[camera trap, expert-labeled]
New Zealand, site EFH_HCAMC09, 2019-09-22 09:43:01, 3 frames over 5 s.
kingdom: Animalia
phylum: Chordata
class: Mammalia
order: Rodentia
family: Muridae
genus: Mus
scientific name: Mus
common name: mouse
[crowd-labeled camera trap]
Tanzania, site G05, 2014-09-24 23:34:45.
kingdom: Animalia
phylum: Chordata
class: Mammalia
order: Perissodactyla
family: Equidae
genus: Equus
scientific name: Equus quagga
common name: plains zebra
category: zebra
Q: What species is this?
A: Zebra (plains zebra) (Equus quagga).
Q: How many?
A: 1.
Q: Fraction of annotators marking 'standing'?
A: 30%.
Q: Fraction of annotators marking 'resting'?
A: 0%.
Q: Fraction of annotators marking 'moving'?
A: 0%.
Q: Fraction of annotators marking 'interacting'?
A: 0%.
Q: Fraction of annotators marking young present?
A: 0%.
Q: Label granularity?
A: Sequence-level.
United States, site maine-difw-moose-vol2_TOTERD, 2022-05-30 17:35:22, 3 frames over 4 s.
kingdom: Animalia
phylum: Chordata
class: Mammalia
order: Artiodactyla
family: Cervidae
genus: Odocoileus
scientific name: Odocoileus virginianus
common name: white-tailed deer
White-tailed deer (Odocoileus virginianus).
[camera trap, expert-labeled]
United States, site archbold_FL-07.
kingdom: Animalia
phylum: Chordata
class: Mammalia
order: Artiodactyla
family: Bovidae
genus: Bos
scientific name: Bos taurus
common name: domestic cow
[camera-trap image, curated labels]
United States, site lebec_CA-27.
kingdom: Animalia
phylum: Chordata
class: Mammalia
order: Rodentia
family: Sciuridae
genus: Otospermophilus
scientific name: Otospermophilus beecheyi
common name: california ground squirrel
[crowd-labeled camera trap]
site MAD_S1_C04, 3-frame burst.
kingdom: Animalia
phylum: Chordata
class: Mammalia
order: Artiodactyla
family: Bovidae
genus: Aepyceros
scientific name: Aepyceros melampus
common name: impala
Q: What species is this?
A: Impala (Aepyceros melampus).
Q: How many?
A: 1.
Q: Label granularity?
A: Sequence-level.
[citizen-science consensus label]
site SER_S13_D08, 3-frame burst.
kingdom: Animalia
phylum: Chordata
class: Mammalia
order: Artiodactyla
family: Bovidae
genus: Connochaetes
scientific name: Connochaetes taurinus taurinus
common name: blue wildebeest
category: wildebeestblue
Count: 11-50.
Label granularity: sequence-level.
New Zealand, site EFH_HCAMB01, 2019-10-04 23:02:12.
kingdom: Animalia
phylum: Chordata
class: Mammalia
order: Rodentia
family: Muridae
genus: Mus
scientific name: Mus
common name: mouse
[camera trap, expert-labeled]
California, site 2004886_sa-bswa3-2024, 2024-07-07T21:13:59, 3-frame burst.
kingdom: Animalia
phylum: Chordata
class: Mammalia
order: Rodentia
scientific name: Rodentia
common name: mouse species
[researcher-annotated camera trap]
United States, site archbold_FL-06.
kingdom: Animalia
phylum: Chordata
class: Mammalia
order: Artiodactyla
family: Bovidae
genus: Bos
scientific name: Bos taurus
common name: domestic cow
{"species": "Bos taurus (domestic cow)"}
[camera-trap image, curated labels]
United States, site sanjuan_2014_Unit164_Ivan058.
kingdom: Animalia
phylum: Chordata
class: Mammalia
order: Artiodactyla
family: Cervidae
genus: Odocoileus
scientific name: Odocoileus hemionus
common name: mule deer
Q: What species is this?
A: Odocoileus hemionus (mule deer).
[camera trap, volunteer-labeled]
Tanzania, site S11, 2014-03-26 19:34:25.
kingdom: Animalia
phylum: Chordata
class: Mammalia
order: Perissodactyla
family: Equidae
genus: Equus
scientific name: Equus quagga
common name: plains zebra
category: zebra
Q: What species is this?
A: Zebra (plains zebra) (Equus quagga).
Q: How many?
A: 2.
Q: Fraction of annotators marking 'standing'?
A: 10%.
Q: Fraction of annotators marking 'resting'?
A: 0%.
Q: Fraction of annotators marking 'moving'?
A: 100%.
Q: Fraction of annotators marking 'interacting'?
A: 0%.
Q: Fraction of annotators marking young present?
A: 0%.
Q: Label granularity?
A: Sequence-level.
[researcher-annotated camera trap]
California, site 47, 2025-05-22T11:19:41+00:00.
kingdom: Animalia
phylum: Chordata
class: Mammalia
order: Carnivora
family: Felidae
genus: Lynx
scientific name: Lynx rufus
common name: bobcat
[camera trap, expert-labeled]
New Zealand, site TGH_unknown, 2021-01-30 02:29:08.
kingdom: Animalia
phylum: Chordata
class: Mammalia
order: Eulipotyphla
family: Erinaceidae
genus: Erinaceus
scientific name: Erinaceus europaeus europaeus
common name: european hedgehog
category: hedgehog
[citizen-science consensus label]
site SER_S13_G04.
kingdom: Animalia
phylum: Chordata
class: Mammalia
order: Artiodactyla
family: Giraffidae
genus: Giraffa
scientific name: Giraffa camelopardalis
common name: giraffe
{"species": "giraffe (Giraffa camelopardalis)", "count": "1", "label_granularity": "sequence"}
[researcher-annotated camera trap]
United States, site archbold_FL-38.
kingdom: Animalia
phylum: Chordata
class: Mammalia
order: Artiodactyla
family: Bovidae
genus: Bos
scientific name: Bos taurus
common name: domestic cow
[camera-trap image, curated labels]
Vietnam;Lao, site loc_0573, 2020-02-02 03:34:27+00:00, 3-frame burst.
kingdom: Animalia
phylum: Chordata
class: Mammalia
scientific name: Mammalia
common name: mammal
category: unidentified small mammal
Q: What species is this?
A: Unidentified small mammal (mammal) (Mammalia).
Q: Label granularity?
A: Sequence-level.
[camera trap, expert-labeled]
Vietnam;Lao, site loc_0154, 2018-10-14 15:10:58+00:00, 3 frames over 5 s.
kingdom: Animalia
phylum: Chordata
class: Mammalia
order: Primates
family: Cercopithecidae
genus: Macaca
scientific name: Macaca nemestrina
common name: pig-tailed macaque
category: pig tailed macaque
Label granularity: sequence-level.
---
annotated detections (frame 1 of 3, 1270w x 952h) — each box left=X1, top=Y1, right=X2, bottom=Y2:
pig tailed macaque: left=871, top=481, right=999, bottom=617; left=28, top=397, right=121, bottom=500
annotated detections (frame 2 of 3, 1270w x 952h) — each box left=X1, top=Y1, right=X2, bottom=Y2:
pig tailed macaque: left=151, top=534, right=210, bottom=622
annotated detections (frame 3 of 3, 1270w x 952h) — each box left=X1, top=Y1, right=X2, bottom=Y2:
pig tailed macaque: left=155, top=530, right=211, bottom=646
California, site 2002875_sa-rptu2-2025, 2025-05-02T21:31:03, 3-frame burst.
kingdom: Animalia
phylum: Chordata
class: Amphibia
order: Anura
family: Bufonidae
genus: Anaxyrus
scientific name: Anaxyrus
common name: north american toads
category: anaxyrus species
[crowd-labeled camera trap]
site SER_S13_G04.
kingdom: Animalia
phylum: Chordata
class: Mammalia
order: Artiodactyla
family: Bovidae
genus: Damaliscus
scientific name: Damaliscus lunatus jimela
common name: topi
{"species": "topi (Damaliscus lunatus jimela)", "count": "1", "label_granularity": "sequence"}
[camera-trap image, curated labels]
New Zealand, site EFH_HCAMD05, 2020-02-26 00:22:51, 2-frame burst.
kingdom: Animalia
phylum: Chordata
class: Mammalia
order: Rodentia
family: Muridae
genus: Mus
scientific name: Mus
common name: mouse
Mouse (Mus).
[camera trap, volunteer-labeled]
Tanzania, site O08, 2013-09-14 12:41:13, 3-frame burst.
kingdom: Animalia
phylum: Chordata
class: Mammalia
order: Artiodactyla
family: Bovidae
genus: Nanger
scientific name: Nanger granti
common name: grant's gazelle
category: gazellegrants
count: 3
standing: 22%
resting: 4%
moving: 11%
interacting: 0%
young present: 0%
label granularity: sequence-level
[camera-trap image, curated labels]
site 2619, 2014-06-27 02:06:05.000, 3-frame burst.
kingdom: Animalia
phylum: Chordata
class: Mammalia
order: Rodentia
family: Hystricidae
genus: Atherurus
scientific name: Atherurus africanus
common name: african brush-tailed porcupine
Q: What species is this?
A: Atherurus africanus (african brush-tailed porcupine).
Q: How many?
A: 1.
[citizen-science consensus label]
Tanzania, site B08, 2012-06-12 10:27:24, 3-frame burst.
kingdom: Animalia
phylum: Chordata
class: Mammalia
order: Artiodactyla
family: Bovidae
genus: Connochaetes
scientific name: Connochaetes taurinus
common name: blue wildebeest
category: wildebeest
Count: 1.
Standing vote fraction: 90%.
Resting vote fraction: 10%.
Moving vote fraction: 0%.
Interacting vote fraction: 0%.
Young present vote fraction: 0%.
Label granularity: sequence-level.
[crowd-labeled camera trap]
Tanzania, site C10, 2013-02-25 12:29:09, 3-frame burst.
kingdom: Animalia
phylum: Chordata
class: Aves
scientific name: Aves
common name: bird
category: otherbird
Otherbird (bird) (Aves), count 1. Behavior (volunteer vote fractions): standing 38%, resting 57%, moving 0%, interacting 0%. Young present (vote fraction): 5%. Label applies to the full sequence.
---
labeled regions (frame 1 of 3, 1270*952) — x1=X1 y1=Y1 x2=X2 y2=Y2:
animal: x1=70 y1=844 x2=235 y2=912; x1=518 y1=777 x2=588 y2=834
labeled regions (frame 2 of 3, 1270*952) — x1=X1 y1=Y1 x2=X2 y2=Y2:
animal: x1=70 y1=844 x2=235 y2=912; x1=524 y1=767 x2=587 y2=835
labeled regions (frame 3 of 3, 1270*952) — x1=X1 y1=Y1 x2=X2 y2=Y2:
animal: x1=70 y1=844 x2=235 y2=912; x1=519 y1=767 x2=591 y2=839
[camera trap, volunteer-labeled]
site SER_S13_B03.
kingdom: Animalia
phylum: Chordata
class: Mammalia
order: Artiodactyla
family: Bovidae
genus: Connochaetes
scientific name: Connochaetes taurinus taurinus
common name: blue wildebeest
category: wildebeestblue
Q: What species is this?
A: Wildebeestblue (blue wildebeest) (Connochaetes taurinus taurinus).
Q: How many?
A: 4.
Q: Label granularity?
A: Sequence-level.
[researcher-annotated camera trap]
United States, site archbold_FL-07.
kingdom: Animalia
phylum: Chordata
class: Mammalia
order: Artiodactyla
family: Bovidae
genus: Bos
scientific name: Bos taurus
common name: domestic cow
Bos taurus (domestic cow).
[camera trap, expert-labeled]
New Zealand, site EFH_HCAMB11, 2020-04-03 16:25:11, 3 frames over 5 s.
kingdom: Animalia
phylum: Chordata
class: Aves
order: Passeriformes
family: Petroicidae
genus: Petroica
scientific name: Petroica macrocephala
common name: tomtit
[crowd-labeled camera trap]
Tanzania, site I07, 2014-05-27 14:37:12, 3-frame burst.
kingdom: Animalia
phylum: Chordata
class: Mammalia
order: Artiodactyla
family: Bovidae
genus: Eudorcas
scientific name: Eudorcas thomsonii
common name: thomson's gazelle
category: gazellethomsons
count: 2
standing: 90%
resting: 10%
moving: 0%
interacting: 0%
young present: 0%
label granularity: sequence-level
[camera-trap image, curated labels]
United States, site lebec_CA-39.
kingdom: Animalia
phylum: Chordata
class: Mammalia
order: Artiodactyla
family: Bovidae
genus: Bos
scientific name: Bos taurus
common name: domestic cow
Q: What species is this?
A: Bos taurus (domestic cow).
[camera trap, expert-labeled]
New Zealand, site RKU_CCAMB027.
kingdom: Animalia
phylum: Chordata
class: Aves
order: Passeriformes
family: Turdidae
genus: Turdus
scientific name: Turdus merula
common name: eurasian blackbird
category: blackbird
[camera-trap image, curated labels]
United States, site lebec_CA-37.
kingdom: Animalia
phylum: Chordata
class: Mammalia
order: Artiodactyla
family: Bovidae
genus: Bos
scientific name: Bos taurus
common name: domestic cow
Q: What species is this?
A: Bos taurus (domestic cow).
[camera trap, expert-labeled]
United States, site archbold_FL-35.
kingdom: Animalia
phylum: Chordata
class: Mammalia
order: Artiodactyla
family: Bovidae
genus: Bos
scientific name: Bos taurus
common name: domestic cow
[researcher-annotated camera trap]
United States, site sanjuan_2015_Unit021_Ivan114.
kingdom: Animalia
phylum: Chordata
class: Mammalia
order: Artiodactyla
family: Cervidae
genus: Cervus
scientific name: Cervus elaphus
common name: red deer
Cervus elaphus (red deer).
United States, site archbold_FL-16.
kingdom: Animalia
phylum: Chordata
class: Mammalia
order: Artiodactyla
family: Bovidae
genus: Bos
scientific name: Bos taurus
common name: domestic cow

» **TASK GOAL**
Over the whole listing above, give the number of lines in which "giraffe" occurs, and no other words.

» **YOUR SOLUTION**
2